Passage du texte:
────────────────────

Cependant, l’intérieur de l’édifice se démarque aussi surtout avec ses vitraux. Le Chœur baigne dans la lumière bleue diffusée par le vitrail abstrait de Raoul Ubac, disciple de Georges Braque. L’Arbre de Jessé Oeuvre de Georges Braque, illumine le transept droit, il est l’un des plus beaux trésors de Varengeville. On trouve également des statues, dont celle de saint Valery de Leuconay, ainsi que son gisant au fond de l'édifice, et des peintures, dont une représentant Notre-Dame de Guadalupe et un tableau moderne de Michel Ciry, huile intitulée "Le Christ Rédempteur".
Le Cimetière Marin entoure l'église Saint-Valery, les tombes entourent le bâtiment, sauf du côté de l'abside. Baptisé de "marin" au début du XXe siècle en analogie au cimetière de Sète. Contrairement à ce que le qualificatif de «marin» pourrait laisser supposer, ce petit cimetière ne compte pratiquement pas de tombes de marins ou de pêcheurs. La falaise rendant l’installation d’un port impossible, il y a eu peu de pêcheurs dans le village. Il abrite notamment les tombes, parmi d’autres, de Georges Braque, Jean Francis Auburtin et Théodore de Broutelles, le compositeur Albert Roussel, le mathématicien Raphael Salem, le dramaturge Georges de Porto Riche et l’architecte Paul Nelson
L’église Saint-Valery a toujours été le sujet de nombreuses toiles par des artistes tels qu’Isabey, Corot, Monet et Pissarro. Cette belle église et son site magnifique est menacé de disparaître en raison de l'érosion de la falaise le long de laquelle il se trouve. Depuis l’église et son cimetière marin, votre balade vous emmène vers le Bois de Morville, situé Chemin des Grandes Mazures. A quelques centaines de mètres de ce cimetière marin en revenant vers le centre de Varengeville-sur-Mer, ne manquez surtout pas la visite du parc du Bois des Moutiers.
Labellisé Jardin Remarquable, le bois des Moutiers a été créé en 1898 autour d'un manoir construit par un architecte anglais dans le style Arts and Crafts qui donna naissance au Modern Style. L’œuvre intime de l’architecte Pascal CRIBIER, le Bois de Morville fut pendant près d’un demi-siècle le jardin-laboratoire du paysagiste Pascal Cribier. Fruit d’une alchimie avec Eric Choquet et Robert Morel, cette valleuse boisée dominant la mer est devenue un écrin majestueux d’atmosphères botaniques singulières : labyrinthe, prairie, verger, sous-bois et vallons sont associés comme par enchantement. Le domaine couvre 12 hectares et le parc riche en magnolias, azalées et rhododendrons est composé de deux parties : des jardins aménagés de style anglais, et un espace donnant sur la mer, entourant le manoir.

────────────────────

Vos tâches:
(1) Extrayez du passage sur Varengeville le segment qui commence par « Labellisé Jardin Remarquable, le » et se termine par « entourant le manoir. ».
(2) Répondez aux questions suivantes à partir du passage sur Varengeville.
(a) Qui a réalisé le vitrail abstrait du chœur ?
(b) En quelle année le bois des Moutiers a-t-il été créé ?
(c) Quel compositeur repose dans le cimetière marin ?
(3) Pour chaque affirmation, indiquez par oui ou par non si elle s'accorde avec le passage sur Varengeville, puis citez mot pour mot les mots du passage qui le montrent.
(a) Le cimetière marin compte de nombreuses tombes de marins.
(b) Les tombes entourent l'église, sauf du côté de l'abside.
(c) L'érosion de la falaise menace l'église.

Extrait de données:
────────────────────

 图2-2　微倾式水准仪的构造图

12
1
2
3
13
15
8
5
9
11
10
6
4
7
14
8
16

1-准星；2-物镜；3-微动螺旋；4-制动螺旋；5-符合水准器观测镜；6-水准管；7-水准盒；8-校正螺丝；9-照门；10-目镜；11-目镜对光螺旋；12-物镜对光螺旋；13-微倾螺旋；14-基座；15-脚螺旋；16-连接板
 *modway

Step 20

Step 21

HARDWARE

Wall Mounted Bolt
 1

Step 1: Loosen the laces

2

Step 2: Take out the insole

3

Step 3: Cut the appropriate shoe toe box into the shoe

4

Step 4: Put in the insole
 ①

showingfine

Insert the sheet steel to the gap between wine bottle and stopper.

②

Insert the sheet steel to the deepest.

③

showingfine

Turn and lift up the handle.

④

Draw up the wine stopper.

────────────────────

Réponses par tâche:
(1)
Labellisé Jardin Remarquable, le bois des Moutiers a été créé en 1898 autour d'un manoir construit par un architecte anglais dans le style Arts and Crafts qui donna naissance au Modern Style. L’œuvre intime de l’architecte Pascal CRIBIER, le Bois de Morville fut pendant près d’un demi-siècle le jardin-laboratoire du paysagiste Pascal Cribier. Fruit d’une alchimie avec Eric Choquet et Robert Morel, cette valleuse boisée dominant la mer est devenue un écrin majestueux d’atmosphères botaniques singulières : labyrinthe, prairie, verger, sous-bois et vallons sont associés comme par enchantement. Le domaine couvre 12 hectares et le parc riche en magnolias, azalées et rhododendrons est composé de deux parties : des jardins aménagés de style anglais, et un espace donnant sur la mer, entourant le manoir.

(2)
(a) Raoul Ubac, disciple de Georges Braque.
(b) En 1898.
(c) Albert Roussel.

(3)
(a) Non : « ce petit cimetière ne compte pratiquement pas de tombes de marins ou de pêcheurs »
(b) Oui : « les tombes entourent le bâtiment, sauf du côté de l'abside »
(c) Oui : « menacé de disparaître en raison de l'érosion de la falaise »